[PATCH v26 09/21] vfs: Cache base_acl objects in inodes

From: Andreas Gruenbacher
Date: Wed Sep 28 2016 - 19:31:18 EST


POSIX ACLs and richacls are both objects allocated by kmalloc() with a
reference count which are freed by kfree_rcu(). An inode can either
cache an access and a default POSIX ACL, or a richacl (richacls do not
have default acls). To allow an inode to cache either of the two kinds
of acls, introduce a new base_acl type and convert i_acl and
i_default_acl to that type. In most cases, the vfs then doesn't care which
kind of acl an inode caches (if any).

Signed-off-by: Andreas Gruenbacher <agruenba@xxxxxxxxxx>
Cc: Andreas Dilger <adilger@xxxxxxxxx>
---
drivers/staging/lustre/lustre/llite/llite_lib.c | 2 +-
fs/9p/acl.c | 8 +--
fs/f2fs/acl.c | 4 +-
fs/inode.c | 32 +++++++++++-
fs/jffs2/acl.c | 6 ++-
fs/namei.c | 33 ++++++------
fs/nfs/nfs3acl.c | 14 ++---
fs/posix_acl.c | 69 +++++++------------------
fs/richacl.c | 4 +-
include/linux/fs.h | 39 ++++++++++++--
include/linux/posix_acl.h | 19 ++++---
include/linux/richacl.h | 9 ++--
12 files changed, 137 insertions(+), 102 deletions(-)

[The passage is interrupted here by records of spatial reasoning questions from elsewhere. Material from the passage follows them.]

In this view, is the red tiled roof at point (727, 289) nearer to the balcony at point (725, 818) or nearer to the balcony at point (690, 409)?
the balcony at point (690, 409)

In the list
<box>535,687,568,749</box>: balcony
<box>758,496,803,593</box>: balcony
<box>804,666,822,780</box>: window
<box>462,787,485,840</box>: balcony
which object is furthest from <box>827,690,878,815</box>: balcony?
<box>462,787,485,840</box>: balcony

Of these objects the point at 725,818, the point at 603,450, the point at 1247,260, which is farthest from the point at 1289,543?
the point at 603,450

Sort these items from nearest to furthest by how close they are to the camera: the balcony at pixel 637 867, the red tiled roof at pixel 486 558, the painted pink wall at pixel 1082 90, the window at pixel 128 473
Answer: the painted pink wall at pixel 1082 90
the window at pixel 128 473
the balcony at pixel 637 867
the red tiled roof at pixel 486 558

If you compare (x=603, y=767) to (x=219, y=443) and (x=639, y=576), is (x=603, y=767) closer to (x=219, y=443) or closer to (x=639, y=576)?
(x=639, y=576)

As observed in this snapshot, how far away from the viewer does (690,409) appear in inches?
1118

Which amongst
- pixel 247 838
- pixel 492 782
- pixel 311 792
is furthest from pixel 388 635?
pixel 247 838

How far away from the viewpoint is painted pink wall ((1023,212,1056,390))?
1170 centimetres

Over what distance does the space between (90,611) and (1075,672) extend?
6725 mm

diff --git a/drivers/staging/lustre/lustre/llite/llite_lib.c b/drivers/staging/lustre/lustre/llite/llite_lib.c
index fb7b54e..808bd4b 100644
--- a/drivers/staging/lustre/lustre/llite/llite_lib.c
+++ b/drivers/staging/lustre/lustre/llite/llite_lib.c
@@ -1031,7 +1031,7 @@ void ll_clear_inode(struct inode *inode)

#ifdef CONFIG_FS_POSIX_ACL
if (lli->lli_posix_acl) {
- LASSERT(atomic_read(&lli->lli_posix_acl->a_refcount) == 1);
+ LASSERT(base_acl_refcount(&lli->lli_posix_acl->a_base) == 1);
posix_acl_release(lli->lli_posix_acl);
lli->lli_posix_acl = NULL;
}
diff --git a/fs/9p/acl.c b/fs/9p/acl.c
index b3c2cc7..0e2c114 100644
--- a/fs/9p/acl.c
+++ b/fs/9p/acl.c
@@ -87,14 +87,14 @@ int v9fs_get_acl(struct inode *inode, struct p9_fid *fid)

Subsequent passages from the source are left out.